── Textauszug
Benjamin Zühr: Okay. Also das hört sich jetzt gerade für mich ein bisschen so an, dass eigentlich eine Standardisierung im Industriegeschäft so gar nicht möglich ist.
Ansgar Knipschild: Tja. Da bist du natürlich jetzt beim, also meiner Meinung nach, so ein bisschen beim Casus knacksus, beim Kern der ganzen Diskussion. Was kann man standardisieren, was kann man nicht standardisieren? Ich glaube, das hat auch viel mit dem Willen, so würde ich es mal formulieren, der Beteiligten zu tun. Klar, eine Normierung hat immer ihre Grenzen. Und wir alle wissen, dass Industrieversicherung letztendlich, gerade natürlich im schwergewichtigen Geschäft, hoch individuell ist. Aber ich persönlich glaube, dass zum Beispiel auf der Risikoerfassungsseite, der beschreibenden Seite, wo ich eben sage: Okay. Ich habe hier ein Unternehmen. Ich habe hier ein Gebäude. Ich habe eine Maschine. Ich habe eine Flotte. Dass wir hier meiner Meinung nach in der Lage sein müssen, eine gemeinsame Sprache zu finden, das Risiko zu beschreiben, damit man eben im Markt Ausschreibungen starten kann, oder eben auch die Bewegungsdaten, die jährlich aktualisiert werden, besser kommunizieren kann. Ich würde da echt die Antwortseite, nenne ich sie jetzt mal so technisch, pseudotechnisch, von trennen. Welche Produkte packe ich darauf? Die sind natürlich individuell. Wir kennen die individuellen Deckungskonzepte: Die zu normieren, ist echt schwer. Vielleicht ist das auch so ein Punkt in der Diskussion: Man stellt sich das mal vor bei der BiPRO, BiPRO Düsseldorf: Zehn Versicherer, zehn Makler, ein paar Softwarehersteller sitzen in einem engen Raum. Und das läuft ja wirklich so, ja?
────
── Auszüge der Datensätze
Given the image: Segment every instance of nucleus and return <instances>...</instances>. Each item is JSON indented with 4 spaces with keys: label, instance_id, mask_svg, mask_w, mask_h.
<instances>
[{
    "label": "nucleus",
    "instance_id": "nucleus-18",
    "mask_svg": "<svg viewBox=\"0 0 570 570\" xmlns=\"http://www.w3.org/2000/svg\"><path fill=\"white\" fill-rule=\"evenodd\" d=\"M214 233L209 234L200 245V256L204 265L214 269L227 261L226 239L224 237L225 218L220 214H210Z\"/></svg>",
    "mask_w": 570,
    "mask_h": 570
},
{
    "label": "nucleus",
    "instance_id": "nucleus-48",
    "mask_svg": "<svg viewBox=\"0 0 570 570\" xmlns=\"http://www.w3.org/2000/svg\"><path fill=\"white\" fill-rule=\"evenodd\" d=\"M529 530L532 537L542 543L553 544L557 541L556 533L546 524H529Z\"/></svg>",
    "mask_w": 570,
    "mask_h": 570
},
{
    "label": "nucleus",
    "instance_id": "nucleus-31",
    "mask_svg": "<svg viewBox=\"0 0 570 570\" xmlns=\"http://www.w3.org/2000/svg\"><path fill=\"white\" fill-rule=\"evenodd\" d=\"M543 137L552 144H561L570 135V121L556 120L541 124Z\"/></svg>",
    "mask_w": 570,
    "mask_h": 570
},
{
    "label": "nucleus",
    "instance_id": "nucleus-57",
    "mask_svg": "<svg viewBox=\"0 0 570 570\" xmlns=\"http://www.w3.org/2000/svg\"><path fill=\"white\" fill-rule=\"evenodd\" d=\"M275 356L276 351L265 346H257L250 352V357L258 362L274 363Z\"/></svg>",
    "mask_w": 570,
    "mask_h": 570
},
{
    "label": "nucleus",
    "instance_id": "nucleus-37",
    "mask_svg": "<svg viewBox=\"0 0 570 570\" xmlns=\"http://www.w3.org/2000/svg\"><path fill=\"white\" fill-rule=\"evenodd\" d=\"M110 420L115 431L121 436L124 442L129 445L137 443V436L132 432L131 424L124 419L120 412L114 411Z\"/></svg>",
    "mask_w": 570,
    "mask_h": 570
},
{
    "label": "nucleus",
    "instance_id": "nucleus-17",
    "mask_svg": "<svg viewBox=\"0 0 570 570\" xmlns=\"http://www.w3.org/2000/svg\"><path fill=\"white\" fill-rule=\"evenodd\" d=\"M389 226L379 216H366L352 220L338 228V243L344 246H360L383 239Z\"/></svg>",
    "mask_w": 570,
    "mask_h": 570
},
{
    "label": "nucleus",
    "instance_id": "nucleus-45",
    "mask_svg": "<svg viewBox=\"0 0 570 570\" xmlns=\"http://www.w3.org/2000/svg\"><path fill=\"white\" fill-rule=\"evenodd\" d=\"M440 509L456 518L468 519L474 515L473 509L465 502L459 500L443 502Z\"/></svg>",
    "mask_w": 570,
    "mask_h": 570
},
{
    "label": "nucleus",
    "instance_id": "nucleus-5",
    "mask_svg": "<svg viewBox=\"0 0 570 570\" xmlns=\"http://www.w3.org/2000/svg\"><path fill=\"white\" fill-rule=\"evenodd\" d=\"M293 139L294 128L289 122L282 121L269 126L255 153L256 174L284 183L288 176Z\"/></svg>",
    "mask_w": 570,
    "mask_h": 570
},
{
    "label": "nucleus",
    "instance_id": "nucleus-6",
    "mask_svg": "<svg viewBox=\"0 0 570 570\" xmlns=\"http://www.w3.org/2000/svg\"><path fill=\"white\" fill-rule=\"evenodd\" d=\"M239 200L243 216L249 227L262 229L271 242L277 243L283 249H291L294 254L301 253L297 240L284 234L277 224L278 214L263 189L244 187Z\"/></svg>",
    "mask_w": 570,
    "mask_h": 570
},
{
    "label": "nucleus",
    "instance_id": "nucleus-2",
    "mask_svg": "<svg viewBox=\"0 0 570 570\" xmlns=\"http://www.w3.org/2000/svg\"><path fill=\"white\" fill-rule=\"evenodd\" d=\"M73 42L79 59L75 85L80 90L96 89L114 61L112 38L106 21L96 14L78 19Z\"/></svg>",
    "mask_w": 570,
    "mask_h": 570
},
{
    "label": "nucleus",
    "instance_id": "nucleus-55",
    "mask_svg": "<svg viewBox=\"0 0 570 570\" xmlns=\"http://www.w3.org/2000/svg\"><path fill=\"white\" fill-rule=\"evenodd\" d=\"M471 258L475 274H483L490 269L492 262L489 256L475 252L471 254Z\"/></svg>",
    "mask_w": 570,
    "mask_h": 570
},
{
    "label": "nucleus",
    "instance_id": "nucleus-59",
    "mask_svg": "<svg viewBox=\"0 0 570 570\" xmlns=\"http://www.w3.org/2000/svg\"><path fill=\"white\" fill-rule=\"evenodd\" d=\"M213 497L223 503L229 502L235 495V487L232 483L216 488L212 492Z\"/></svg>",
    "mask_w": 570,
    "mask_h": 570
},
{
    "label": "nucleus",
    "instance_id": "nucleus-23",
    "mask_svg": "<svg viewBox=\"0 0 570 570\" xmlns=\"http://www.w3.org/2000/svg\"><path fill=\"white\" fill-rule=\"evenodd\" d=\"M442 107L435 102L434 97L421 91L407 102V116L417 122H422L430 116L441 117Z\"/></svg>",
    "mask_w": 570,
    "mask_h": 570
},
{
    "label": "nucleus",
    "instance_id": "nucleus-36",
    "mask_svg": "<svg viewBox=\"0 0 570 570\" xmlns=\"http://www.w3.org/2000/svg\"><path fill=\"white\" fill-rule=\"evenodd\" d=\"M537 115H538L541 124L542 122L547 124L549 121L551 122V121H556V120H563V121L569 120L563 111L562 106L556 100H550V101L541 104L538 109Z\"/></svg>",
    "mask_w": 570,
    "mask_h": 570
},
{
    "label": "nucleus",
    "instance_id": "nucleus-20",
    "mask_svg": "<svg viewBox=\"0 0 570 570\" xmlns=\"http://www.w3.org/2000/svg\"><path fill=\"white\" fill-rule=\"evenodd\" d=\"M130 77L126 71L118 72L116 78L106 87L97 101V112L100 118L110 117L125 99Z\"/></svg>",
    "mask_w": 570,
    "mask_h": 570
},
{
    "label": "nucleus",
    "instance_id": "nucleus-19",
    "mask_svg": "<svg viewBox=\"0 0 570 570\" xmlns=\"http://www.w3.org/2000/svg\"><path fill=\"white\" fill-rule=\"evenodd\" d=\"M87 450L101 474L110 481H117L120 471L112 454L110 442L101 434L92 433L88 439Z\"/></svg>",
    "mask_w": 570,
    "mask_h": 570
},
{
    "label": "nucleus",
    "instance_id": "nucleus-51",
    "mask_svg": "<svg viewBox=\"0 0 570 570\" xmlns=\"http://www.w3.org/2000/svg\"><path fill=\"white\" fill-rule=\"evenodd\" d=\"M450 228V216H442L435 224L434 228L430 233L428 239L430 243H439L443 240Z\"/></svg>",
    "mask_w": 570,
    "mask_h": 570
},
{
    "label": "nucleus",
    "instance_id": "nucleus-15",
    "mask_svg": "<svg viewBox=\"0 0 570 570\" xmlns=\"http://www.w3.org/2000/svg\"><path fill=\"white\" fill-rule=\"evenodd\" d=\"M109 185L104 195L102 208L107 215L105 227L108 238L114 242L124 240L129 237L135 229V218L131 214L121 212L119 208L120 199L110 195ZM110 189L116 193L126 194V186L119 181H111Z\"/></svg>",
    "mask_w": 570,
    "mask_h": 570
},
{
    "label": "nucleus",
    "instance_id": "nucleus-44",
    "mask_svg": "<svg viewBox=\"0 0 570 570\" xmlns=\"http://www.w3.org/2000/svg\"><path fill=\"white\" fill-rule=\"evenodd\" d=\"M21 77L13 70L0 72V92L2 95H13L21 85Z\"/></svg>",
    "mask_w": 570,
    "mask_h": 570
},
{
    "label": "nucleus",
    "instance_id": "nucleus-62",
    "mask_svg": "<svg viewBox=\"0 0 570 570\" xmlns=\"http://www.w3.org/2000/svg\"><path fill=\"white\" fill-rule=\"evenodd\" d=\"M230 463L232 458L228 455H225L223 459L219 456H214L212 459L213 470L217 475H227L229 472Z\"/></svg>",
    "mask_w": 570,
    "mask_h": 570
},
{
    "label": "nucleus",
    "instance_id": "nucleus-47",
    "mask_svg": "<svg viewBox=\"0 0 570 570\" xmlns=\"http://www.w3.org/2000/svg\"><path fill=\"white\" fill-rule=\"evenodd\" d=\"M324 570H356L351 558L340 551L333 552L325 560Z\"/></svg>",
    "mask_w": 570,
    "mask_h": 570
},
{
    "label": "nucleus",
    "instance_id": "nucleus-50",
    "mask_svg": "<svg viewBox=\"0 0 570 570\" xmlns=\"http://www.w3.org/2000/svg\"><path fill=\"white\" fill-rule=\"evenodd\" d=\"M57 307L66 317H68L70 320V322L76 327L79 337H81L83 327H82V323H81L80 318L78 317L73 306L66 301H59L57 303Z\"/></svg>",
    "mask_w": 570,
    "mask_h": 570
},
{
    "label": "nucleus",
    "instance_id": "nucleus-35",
────
* Aufgaben *
(a) Bitte prüfe, ob die folgenden Aussagen mit dem Textauszug übereinstimmen, und antworte jeweils mit Ja oder Nein samt den entscheidenden Worten aus dem Text.
(i) Knipschild hält es für nötig, eine gemeinsame Sprache zur Beschreibung des Risikos zu finden.
(ii) Knipschild hält individuelle Deckungskonzepte für leicht normierbar.
(iii) Laut Knipschild sitzen bei der BiPRO zehn Versicherer und zehn Makler in einem Raum.
(b) Beantworte anhand des Textauszugs diese Fragen:
(i) Womit hat die Frage, was sich standardisieren lässt, laut Knipschild viel zu tun?
(ii) Wie nennt Knipschild die Seite, die er von der Risikoerfassungsseite trennen würde?
(iii) Welche Daten werden laut Knipschild jährlich aktualisiert?
(c) Zähle alle Beispiele auf, die Knipschild im Textauszug für die Risikoerfassungsseite nennt.

* Lösungen je Aufgabe *
(a)
(i) Ja: „Dass wir hier meiner Meinung nach in der Lage sein müssen, eine gemeinsame Sprache zu finden, das Risiko zu beschreiben“
(ii) Nein: „Die zu normieren, ist echt schwer.“
(iii) Ja: „Zehn Versicherer, zehn Makler, ein paar Softwarehersteller sitzen in einem engen Raum.“

(b)
(i) Mit dem Willen der Beteiligten.
(ii) Die Antwortseite.
(iii) Die Bewegungsdaten.

(c) ein Unternehmen, ein Gebäude, eine Maschine, eine Flotte